Farah se sumió en sus pensamientos.

—¿Qué…? Bueno, en realidad no tiene nada que ver con esto —contestó—. Pero el concepto de la singularidad tecnológica viene de la singularidad gravitatoria.

—Soy todo oídos.

—El corazón de las tinieblas, como yo lo llamo: eso que hay en el fondo de los agujeros negros y que constituye una estación final de lo que sabemos acerca del universo, y que incluso puede que tenga salidas hacia otros mundos y épocas. Muchos ven la singularidad como algo irracional y defienden la idea de que, por ese motivo, debe de estar necesariamente protegida por un horizonte de sucesos. Pero esa chica buscaba formas de cálculo procedentes de la mecánica cuántica y afirmaba que sin duda podría haber singularidades desnudas desprovistas de horizontes de sucesos… Oye, tú párame, no dejes que me ponga tan científica… En definitiva, el caso es que esa tía causó una profunda impresión en Frans, y él empezó a abrirse a ella, algo que supongo que es comprensible: un friki tan extremo como Frans no habrá tenido muchas personas de su nivel con las que hablar. Y cuando se enteró de que la tía también era una
hacker
le pidió que examinara los ordenadores. Por aquel entonces todo su equipo estaba en casa de uno de sus ayudantes, un chico que se llama Linus Brandell.
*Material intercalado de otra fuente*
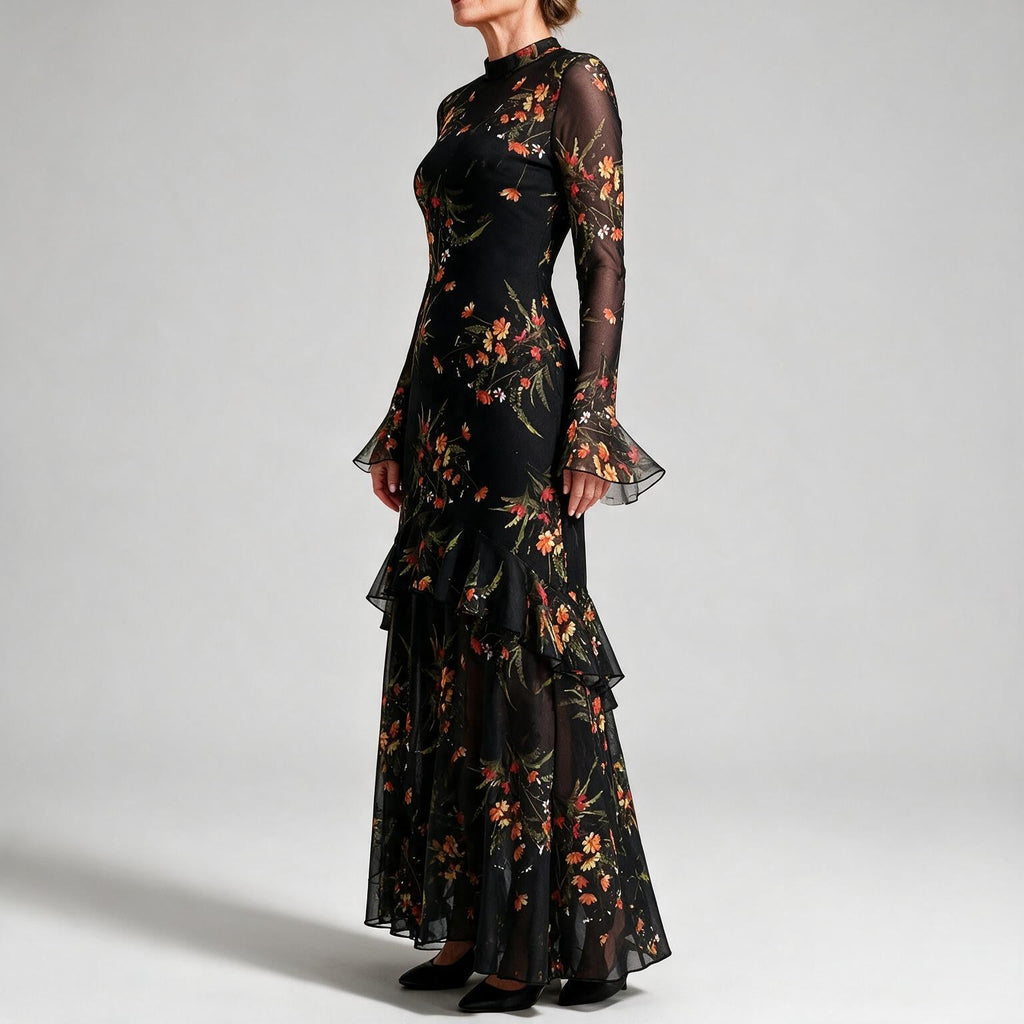 Frances | Womens Floral Midi Dress Spaghetti Strap French Style Summer Sundress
Mikael decidió de nuevo callar lo que sabía.

—Linus Brandell —se limitó a repetir.

—Eso es —continuó ella—. La chica se presentó en su domicilio de Brantingsgatan, y lo primero que hizo fue echarlo de su propia casa. Acto seguido, se puso con los ordenadores. Y no halló ningún signo de intrusión, nada de nada. Pero no se contentó con ello. Tenía una lista de los ayudantes de Frans, así que, desde allí mismo, se metió en sus ordenadores y no tardó mucho en averiguar que uno de ellos se lo había vendido a Solifon.

—¿Quién?

—Frans no deseaba contármelo, y mira que le presioné. Al parecer, la tía lo llamó directamente desde la casa de Linus. Frans se encontraba en San Francisco, y ya te lo puedes imaginar: ¡traicionado por uno de los suyos! Yo creí que denunciaría al chaval en el acto, que lo desacreditaría y lo difamaría y que allí se armaría la de Dios. Pero a Frans se le ocurrió otra idea: le pidió a la chica que fingiera que se trataba de la intrusión de un
hacker
.

—¿Por qué?

—No quería que se eliminara ninguna huella o prueba. Deseaba entender más lo ocurrido, cosa que, a pesar de todo, es comprensible. Que una de las empresas de
software
más importantes del mundo hubiera robado y vendido sus innovaciones era, naturalmente, mucho más grave que el hecho de que algún sinvergüenza, un estudiante amoral e hijo de puta, lo hubiese apuñalado por la espalda. Y no sólo porque Solifon fuera uno de los más prestigiosos grupos de investigación, sino porque llevaba varios años intentando reclutar a Frans. Y eso le puso furioso: «Esos cabrones me estaban robando mientras me hacían la pelota», dijo echando humo.